1. Mean ± s.d. of SM levels (nmol/mg protein) in synaptosomes from ASMko females treated or not with dexamethasone (n = 10; *P = 0.03). Western blot of NSM and tubulin levels in synaptosomes derived from ASMko females treated or not with dexamethasone. Graphs show mean ± s.d. of NSM protein (normalized to tubulin) and mRNA levels (n = 10, *P_{NSM prot} = 0.024; *P_{NSM mRNA} = 0.03).

2. Western blots shows RhoA levels in supernatants (S) and pellets (P) after 100 000 g centrifugation of synaptosomes from ASMko females treated or not with dexamethasone. Graph shows mean ± s.d. of the RhoA ratio pellet/supernatant in synaptosomes from ASMko females treated or not with dexamethasone (n = 10, *P = 0.01).

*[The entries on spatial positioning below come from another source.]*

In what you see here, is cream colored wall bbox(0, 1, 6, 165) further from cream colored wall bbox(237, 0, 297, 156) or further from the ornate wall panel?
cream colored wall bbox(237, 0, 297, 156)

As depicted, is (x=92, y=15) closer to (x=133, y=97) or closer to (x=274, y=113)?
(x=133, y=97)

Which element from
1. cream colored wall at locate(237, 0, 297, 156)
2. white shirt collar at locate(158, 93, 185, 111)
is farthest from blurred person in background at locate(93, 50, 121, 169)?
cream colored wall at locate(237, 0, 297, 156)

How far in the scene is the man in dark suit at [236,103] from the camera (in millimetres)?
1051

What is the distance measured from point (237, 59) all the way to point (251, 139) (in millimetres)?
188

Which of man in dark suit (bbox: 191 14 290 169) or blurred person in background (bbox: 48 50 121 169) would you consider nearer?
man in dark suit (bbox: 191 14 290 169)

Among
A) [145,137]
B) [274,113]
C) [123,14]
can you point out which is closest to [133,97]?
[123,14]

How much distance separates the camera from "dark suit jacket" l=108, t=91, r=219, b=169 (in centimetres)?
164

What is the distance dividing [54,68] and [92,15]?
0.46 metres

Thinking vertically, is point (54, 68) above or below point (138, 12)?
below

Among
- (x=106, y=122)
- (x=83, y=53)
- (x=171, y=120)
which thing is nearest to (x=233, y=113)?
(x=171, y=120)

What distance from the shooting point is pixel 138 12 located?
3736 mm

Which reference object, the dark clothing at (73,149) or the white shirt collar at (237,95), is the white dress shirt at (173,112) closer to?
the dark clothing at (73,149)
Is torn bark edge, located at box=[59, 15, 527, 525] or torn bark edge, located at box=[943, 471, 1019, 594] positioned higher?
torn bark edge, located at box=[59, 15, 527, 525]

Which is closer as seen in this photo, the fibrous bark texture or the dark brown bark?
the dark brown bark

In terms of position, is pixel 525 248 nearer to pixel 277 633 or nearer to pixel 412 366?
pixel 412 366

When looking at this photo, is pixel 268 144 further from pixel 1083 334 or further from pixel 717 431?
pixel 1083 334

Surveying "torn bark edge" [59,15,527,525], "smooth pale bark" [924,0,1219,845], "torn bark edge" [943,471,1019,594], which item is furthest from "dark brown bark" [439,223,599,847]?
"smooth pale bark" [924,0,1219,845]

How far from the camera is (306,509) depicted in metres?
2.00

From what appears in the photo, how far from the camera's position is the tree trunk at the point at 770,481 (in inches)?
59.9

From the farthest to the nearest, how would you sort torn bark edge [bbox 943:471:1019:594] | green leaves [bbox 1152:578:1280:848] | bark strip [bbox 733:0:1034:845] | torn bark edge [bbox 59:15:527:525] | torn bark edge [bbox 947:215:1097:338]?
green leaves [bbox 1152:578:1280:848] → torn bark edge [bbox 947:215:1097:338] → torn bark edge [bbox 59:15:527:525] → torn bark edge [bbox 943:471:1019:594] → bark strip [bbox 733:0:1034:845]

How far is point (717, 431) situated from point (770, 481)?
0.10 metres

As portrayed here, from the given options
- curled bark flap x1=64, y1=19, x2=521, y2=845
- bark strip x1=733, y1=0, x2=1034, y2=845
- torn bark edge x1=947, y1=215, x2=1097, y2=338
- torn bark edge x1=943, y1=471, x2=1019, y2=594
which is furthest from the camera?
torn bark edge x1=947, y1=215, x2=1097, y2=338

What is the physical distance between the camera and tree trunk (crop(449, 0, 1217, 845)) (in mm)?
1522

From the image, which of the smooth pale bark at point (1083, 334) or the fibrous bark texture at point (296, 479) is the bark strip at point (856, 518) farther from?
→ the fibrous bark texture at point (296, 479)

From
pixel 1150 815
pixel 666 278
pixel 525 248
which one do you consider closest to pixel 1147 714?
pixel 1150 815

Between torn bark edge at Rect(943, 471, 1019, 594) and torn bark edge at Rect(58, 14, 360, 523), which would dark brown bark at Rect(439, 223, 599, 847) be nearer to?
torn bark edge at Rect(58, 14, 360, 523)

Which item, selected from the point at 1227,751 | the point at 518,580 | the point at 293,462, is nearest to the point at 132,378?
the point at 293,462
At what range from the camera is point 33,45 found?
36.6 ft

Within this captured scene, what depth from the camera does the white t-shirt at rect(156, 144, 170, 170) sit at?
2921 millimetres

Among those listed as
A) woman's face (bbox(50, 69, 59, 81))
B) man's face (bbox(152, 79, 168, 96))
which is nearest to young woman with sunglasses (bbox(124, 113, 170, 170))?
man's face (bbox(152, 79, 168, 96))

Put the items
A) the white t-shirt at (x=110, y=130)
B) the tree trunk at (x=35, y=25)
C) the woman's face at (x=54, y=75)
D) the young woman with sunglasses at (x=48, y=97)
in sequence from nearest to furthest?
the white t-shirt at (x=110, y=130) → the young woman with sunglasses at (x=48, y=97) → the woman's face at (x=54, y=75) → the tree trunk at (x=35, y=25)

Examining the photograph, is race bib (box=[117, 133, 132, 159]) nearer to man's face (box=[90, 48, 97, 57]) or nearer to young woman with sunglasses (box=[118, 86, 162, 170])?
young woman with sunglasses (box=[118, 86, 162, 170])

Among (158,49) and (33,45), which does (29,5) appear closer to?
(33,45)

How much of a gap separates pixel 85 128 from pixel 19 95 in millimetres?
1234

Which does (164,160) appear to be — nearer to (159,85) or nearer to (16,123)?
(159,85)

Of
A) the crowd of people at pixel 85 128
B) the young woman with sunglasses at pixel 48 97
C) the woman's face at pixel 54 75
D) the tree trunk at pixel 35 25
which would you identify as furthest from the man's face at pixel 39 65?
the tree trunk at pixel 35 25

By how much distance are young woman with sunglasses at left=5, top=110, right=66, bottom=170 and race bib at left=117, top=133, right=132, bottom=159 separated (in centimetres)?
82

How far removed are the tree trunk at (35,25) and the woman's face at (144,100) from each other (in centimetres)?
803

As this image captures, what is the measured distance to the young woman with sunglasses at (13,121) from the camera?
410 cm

3. Electron micrographs of synapses in the hippocampal CA1 stratum radiatum of ASMko females treated or not with dexamethasone. Spines are indicated by asterisks. Graph shows mean ± s.d. of PSD length in μm (n = 70 synapses in each of 3 mice per condition, *P = 0.031).

4. Results of the Y-maze test in wt, ASMko and dexamethasone ASMko treated females. Graph shows mean ± s.d. of the time (in seconds) spent by the mice in the novel arm (n = 7; **P_{ko vs wt} = 0.009, *P_{DMko vs ko} = 0.021).